Comment rédiger un recours en excès de pouvoir devant le Tribunal administratif ? Retrouvez ici la retranscription de notre podcast en droit public.

Dans ce podcast nous vous expliquons : 

  1. Dans quel délai saisir le Tribunal administratif ?
  2. Comment rédiger son recours en excès de pouvoir ?
  3. Comment se passe l'audience devant le Tribunal administratif ?
  4. Comment faire appel d'un jugement rendu par le Tribunal administratif ?

 

Merci d’écouter et de suivre cette chaine podcast qui est une nouveauté, donc bienvenue sur ce premier podcast de la chaine et le premier podcast de l’année.

Ce que je vous propose, au terme de ces différentes séries qui auront lieu au cours des mois suivants, c’est d’aborder les différentes problématiques et les différentes questions que nos clients ou tout simplement les étudiants se posent en général sur le droit public. Donc le droit public qui est le droit de la sphère publique.

Ce que je vous propose c’est dans un premier temps d’aborder déjà la base du contentieux en droit public, en droit administratif. Donc, comment saisir les juridictions administratives et donc le Tribunal administratif. Et, bien entendu, à l’issue de ce premier podcast, je vous invite à me transmettre notamment dans le cadre des commentaires sous le podcast ou directement par mail des questions que vous auriez à la fois sur les thèmes et les sujets qui ont été abordés aujourd’hui, mais également, et surtout si vous souhaitez voir aborder d’autres thématiques.

Alors pour commencer aujourd’hui, je vous propose d’aborder la notion de requête devant le Tribunal administratif.

recours en excès de pouvoir

 

Comment rédiger un recours en excès de pouvoir ?

 Qu’est-ce qu’une requête ? Comment la rédiger et ensuite quel est le devenir de cette requête ? C’est-à-dire qu’à partir du moment où vous transmettez votre requête devant la juridiction administrative, comment est-ce que cette requête est transmise à la partie adverse ? Dans quel délai peut-elle répondre ? Et ensuite comment cela se passe jusqu’à l’audience ?

 

Qu’est-ce qu’une requête devant le Tribunal administratif ?

 Une requête est le document qui permet de saisir le Tribunal administratif. Cette requête doit être déposée et notifiée à l’encontre d’une décision administrative.

---

* _Exercice_:
Répondez aux questions suivantes à partir de l'extrait sur le recours devant le Tribunal administratif.
1. Quel est le quatrième point que le podcast annonce expliquer ?
2. Par quels moyens l'auditeur est-il invité à transmettre ses questions ?
3. Quel document permet de saisir le Tribunal administratif ?

* _Données_:
---

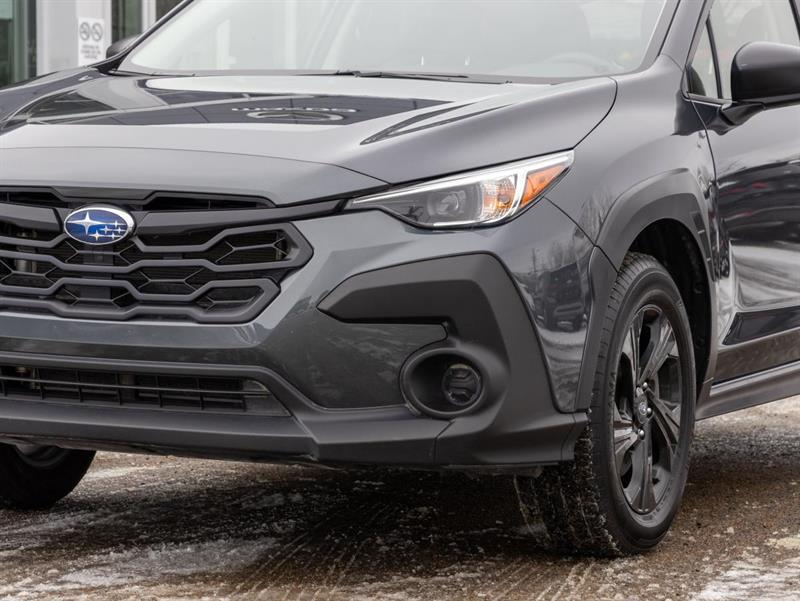 subaru Crosstrek 2024 - 5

---

* _Réponse_:
1. Comment faire appel d'un jugement rendu par le Tribunal administratif.
2. Dans les commentaires sous le podcast ou directement par mail.
3. Une requête.